The Department had started with 135 students, but by 2018 the intake had risen to 2 492 students. The projected enrolment in 2023 was 7 490. UMP planned to accommodate 60% of its student enrollment in campus residences. The current number of university-owned beds was 830 at Mbombela and 500 at Siyabuswa.

The Siyabuswa beds were enough for the current intake of students. UMP had undertaken a process through which they accredit smaller existing private residences for Mbombela campus students to stay in. In the longer term, private developers would be constructing larger residences which the university would lease for a short-term period. UMP had taken transfer of all the land required for current and future development at Mbombela.

The Department highlighted UMP projects which had been completed and those which were under implementation.

A director of infrastructure and maintenance oversees maintenance of all facilities at Mbombela and Siyabuswa. The team currently utilises external service providers, but was planning to develop in-house capacity to deal with routine maintenance as the volume of work increases and it becomes the more cost-effective option. Capital projects, where feasible, provide for maintenance for a set period after handover, which ensures that the service providers also have a commitment to maintain, and that any issues could be readily dealt with prior to the final handover.

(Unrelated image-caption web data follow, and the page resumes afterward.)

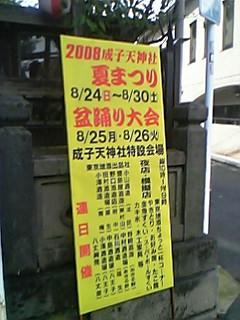 神社の夏祭りの看板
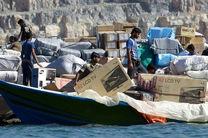 کشف کالای قاچاق در پارسیان
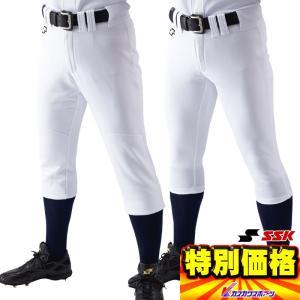 お買い得商品 エスエスケイ SSK 練習着スペアパンツ レギュラーorショート丈 PUP003|kasukawa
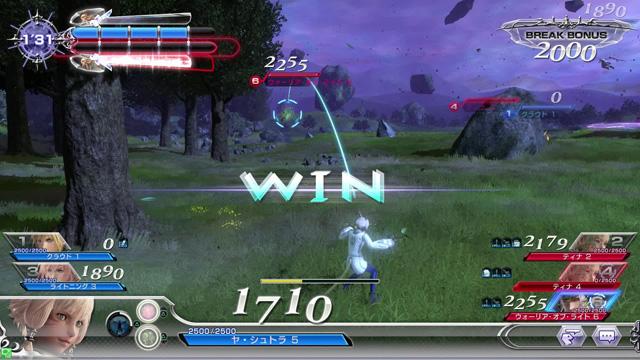 Dissidia Final Fantasy Dissidia_08
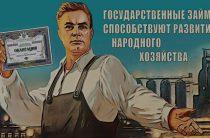 Сбербанк и ВТБ 24 выделят по 700 отделений для продаж ОФЗ населению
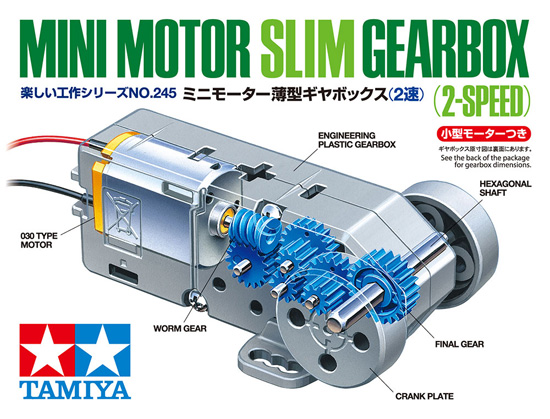 ミニモーター 薄型ギヤボックス (2速)ギヤボックス(タミヤ楽しい工作シリーズNo.70245)商品画像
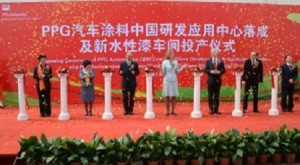 PPG opens automotive coatings development and application center in Tianjin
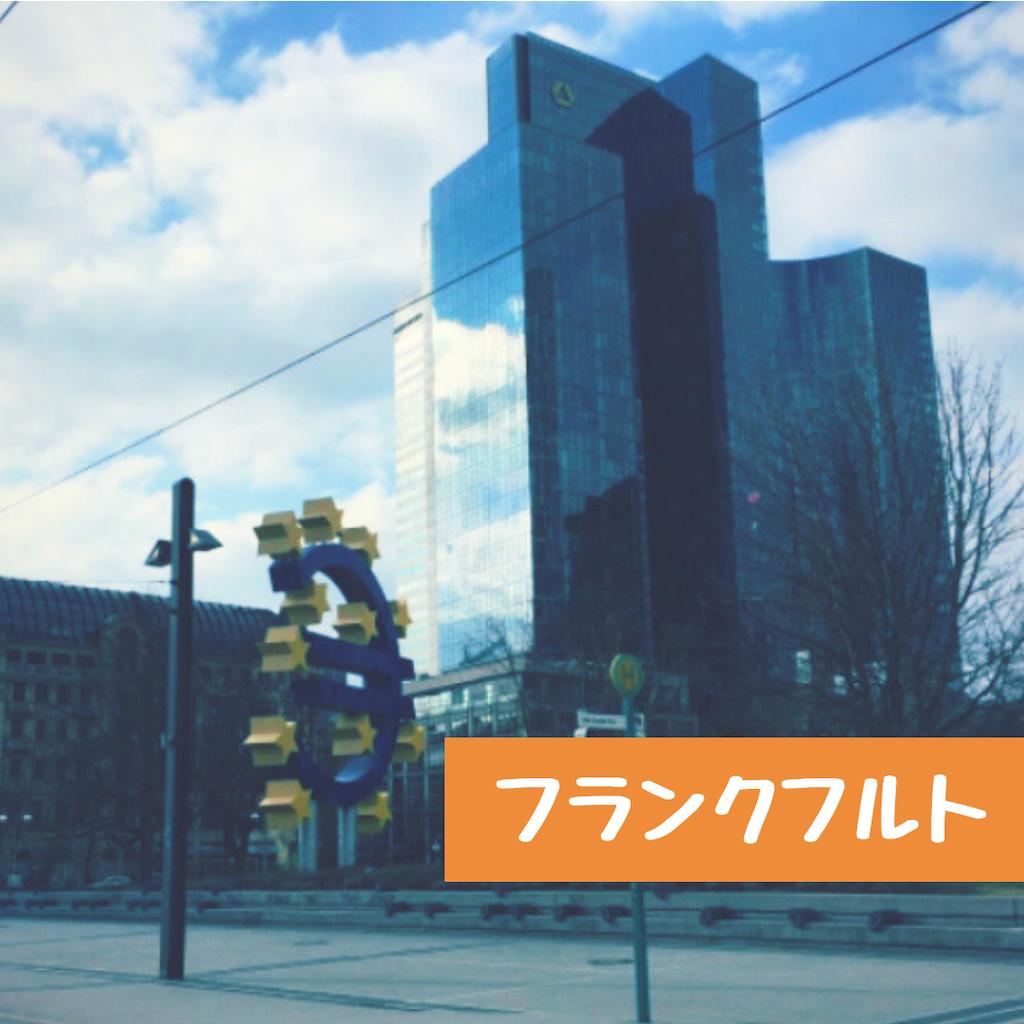 f:id:kurikuri421:20190226220911p:image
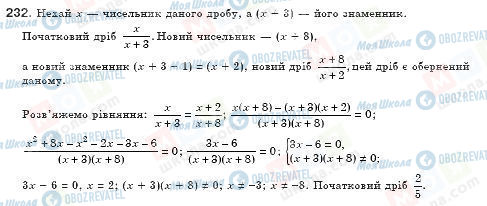 ГДЗ Алгебра 8 класс страница 232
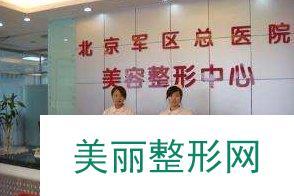 【中国人民解放军总医院整形美容科】【隆鼻修复】多少钱?附2019价格表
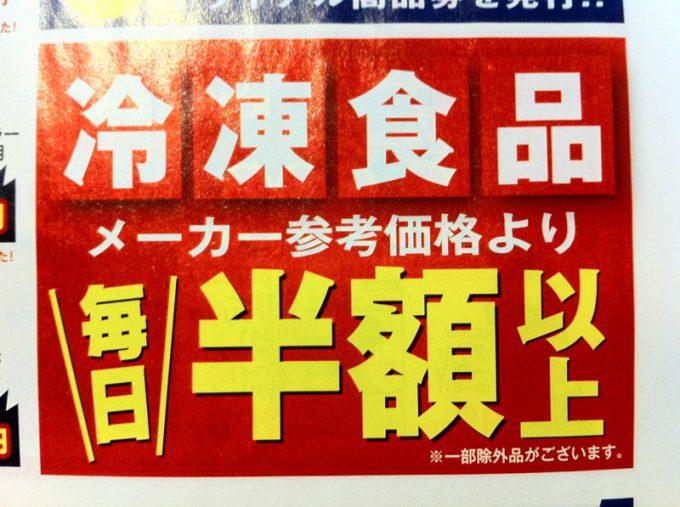 【スーパーの誤植チラシおもしろ画像】高いのか安いのかよく分からないスーパーのチラシ(笑)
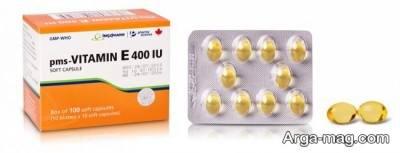 فواید استفاده از قرص ویتامینe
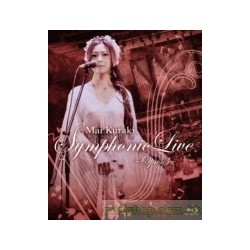 倉木麻衣「Mai Kuraki Symphonic Live -Opus 3-」 LIVE DVD & Blu-ray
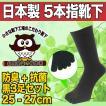 日本製5本指ソックス 履き口ゆったり 黒3足セット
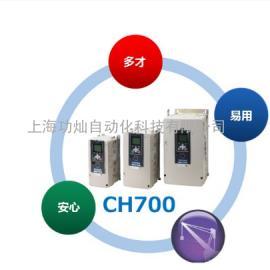 安川CH700 起重用高性能变频器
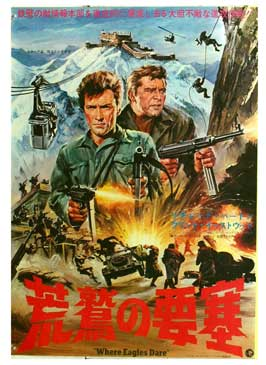 Where Eagles Dare - 11 x 17 Movie Poster - Japanese Style A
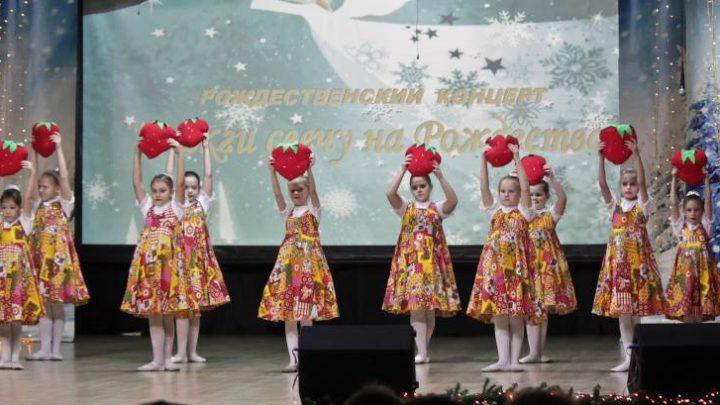 Рождественский концерт «Зажги свечу на Рождество» прошел в ДК им.Горького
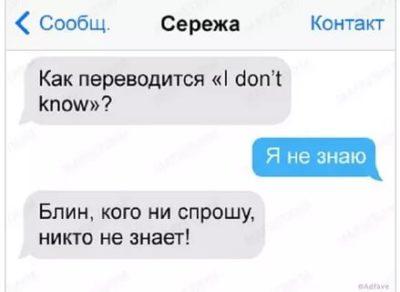 как переводится слово know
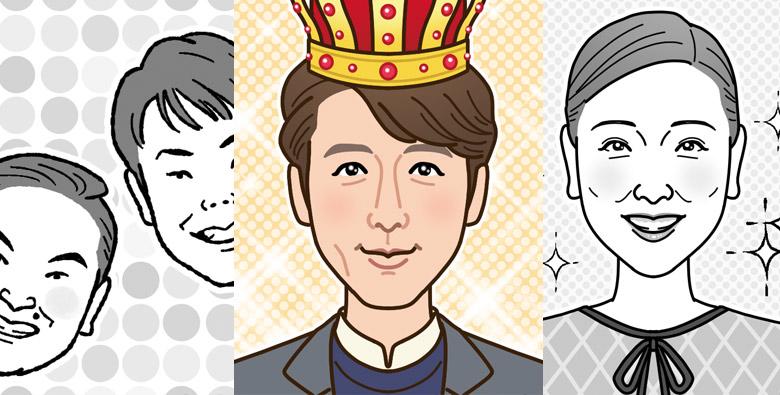 芸能人の似顔絵(雑誌『ずっしりたっぷりアロー&スケルトン 2018年11月号』)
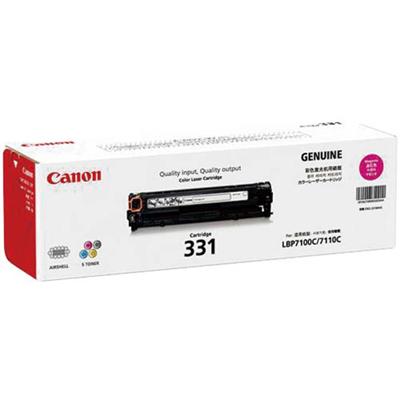 【国内純正】Canon トナーカートリッジ 331M(マゼンタ) CRG-331MAG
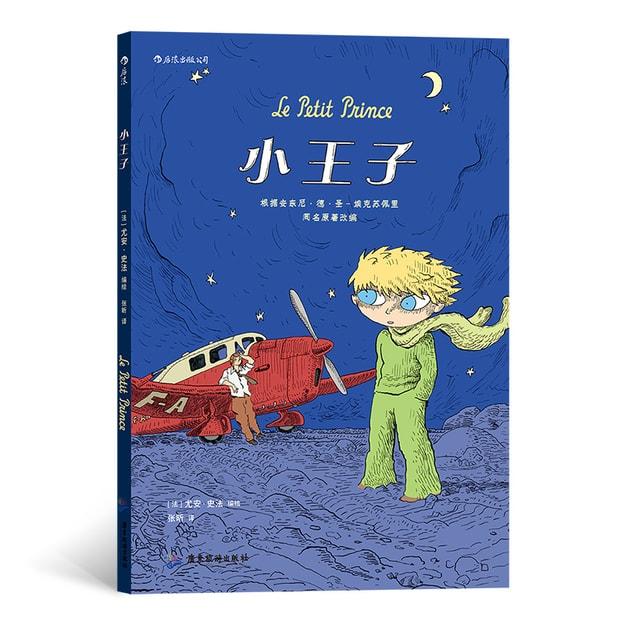 商品详情 - 小王子(漫画版 0—99岁的心灵之书) - image  0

UMP, like SPU, was experiencing challenges arising from students’ lack of care and at times even vandalism. It was considering the implementation of a formal residence room handover process with inspections at the beginning and end of each semester.

The university reported providing work integrated learning (WIL) to a total of 22 students between August 2016 and December 2018. This had involved bricklaying artisanship, National Diploma (ND) Building Science, ND Quantity Surveying, ND Construction Management, Technical and Vocational Education and Training (TVET) Diploma in Civil Engineering, ND Civil Engineering students, carpentry artisanship and TVET Diploma in Electrical Engineering.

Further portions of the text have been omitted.